Housing developers given go ahead at Seaburn site after sewage system row
An error by water bosses which put the brakes on a controversial housing scheme has finally been resolved.
Mistakes on a map of Sunderland’s sewage network had threatened to derail proposals for 60 homes in Seaburn after builders were forced to overhaul their sewer and drainage plans for the site.
Attempts to formally correct the ‘simple error’ by Northumbrian Water, which development chiefs insisted was not enough to stop work going ahead, saw 81 letters of objection sent to Sunderland City Council.
But despite opposition, the council’s Planning and Highways Committee gave the amended application the green light at the second time of asking.
Coun Paul Stewart said: “My understanding is Miller Homes can go ahead regardless of what we decide.
“The mistake that there was a condition in the original application which shouldn’t have been there and all we’re being asked to do is remove a condition which is not enforceable.”
The updated proposals for the site, north of Seaburn Camp, also went before the panel in January where councillors agreed to delay a decision and instead ask for a survey of sewage capacity in the area.
This request was later rejected by council bosses, who said they were ‘satisfied’ with evidence from Northumbrian Water asserting sewage capacity is ‘sufficient’.
This was dismissed by Conservative opposition councillor James Doyle, who spoke on behalf of opponents but is not a member of the Planning and Highways Committee.
He said: “Perhaps, through arrogance or ignorance or a combination of the two, Miller Homes and Northumbrian Water believe they can pull the wool over our eyes.

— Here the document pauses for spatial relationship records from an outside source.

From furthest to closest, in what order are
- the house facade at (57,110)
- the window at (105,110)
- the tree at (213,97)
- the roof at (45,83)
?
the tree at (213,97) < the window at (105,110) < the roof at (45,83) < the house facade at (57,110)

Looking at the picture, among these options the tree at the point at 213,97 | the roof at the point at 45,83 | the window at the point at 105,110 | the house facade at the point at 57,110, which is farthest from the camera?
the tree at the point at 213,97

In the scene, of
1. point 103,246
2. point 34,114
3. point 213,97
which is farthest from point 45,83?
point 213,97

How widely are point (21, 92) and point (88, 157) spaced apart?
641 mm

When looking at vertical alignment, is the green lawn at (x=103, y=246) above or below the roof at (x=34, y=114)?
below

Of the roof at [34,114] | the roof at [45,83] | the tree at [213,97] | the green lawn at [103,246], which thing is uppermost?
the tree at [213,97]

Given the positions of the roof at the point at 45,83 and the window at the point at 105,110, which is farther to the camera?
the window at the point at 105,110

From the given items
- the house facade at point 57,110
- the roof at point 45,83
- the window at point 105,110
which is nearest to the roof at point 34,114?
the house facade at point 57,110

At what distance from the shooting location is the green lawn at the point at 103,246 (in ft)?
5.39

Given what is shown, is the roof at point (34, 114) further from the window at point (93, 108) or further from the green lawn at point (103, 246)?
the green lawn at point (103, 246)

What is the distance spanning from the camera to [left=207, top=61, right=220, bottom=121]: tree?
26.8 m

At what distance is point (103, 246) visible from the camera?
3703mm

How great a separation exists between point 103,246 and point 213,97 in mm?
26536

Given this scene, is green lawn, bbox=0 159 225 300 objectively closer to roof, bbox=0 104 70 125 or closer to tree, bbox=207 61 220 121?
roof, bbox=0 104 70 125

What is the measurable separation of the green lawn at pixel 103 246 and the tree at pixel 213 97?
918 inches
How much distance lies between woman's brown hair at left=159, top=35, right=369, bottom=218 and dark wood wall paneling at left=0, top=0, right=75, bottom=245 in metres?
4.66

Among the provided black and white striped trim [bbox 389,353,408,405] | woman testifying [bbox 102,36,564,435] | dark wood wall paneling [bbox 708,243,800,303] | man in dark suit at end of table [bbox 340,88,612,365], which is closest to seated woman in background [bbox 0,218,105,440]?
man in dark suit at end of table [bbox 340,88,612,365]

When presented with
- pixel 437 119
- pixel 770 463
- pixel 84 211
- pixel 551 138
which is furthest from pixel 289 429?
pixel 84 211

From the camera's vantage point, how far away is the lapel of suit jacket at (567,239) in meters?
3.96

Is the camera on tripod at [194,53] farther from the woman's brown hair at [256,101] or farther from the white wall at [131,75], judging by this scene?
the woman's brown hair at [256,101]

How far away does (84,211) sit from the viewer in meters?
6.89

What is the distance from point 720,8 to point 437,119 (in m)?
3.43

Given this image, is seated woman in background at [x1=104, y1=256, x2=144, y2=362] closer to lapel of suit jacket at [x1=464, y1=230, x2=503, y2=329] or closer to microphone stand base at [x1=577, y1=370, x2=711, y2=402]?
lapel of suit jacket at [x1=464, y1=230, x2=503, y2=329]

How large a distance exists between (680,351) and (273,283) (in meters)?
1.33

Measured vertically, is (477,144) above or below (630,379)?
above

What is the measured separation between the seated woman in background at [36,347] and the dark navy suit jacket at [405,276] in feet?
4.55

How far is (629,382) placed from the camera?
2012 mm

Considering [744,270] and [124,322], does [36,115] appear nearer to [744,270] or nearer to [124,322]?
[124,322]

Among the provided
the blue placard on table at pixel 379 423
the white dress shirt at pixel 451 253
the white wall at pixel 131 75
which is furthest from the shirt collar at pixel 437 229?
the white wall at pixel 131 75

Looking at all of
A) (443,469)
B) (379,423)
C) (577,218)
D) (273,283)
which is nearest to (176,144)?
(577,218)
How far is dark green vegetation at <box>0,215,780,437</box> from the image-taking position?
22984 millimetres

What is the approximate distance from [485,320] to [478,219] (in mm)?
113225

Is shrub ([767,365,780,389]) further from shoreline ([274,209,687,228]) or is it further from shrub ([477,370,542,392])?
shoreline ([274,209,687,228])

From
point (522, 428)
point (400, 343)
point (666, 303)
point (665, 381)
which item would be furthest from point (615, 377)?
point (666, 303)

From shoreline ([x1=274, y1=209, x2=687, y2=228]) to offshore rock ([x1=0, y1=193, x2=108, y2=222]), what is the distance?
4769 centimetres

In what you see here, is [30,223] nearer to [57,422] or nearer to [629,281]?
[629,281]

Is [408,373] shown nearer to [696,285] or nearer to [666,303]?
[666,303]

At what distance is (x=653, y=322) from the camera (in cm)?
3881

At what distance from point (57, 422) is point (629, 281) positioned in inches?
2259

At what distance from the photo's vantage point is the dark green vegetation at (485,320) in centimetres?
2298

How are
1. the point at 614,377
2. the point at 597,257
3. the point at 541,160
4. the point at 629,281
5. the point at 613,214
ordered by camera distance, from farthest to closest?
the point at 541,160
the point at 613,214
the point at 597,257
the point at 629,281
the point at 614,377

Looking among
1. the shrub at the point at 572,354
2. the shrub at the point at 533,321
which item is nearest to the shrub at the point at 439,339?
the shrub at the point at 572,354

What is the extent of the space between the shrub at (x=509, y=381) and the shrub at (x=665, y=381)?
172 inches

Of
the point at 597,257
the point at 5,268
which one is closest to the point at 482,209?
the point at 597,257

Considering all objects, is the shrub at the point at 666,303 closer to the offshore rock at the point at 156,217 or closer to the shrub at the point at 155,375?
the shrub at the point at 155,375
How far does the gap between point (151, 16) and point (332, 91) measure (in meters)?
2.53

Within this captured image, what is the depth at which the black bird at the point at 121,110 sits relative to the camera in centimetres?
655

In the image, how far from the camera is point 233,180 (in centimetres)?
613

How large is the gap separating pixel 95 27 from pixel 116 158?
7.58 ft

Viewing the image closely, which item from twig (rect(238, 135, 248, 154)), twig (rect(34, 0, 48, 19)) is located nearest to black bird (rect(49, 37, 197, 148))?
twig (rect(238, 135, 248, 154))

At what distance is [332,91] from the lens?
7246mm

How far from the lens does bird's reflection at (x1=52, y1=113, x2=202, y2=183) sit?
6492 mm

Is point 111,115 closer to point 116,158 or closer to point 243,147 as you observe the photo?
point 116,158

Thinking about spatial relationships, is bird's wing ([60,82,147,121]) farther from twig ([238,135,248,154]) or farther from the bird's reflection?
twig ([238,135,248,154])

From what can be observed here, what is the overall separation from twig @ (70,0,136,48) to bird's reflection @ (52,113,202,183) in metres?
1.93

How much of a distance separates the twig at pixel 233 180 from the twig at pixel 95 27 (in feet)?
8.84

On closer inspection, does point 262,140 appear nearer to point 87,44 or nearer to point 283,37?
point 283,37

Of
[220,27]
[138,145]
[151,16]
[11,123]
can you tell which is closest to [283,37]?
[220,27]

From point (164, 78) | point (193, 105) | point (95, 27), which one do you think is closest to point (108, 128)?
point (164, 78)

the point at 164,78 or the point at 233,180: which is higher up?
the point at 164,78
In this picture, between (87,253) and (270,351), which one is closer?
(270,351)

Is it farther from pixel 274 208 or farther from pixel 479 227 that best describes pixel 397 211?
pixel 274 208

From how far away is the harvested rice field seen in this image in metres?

“I believe this is an exercise in premeditation, that Miller Homes and Northumbrian Water know an investigation would reveal the inadequacy of the existing network.”
Liberal Democrat Martin Haswell proposed a new amendment approving the plans but requiring Miller Homes to carry out a survey before connecting to the sewage network.
The panel was advised this would not be legally enforceable and that developers already have an ‘absolute right’ to connect due to the original application’s approval in 2019.
Councillors voted by a 7 – 5 margin in favour of the latest proposal.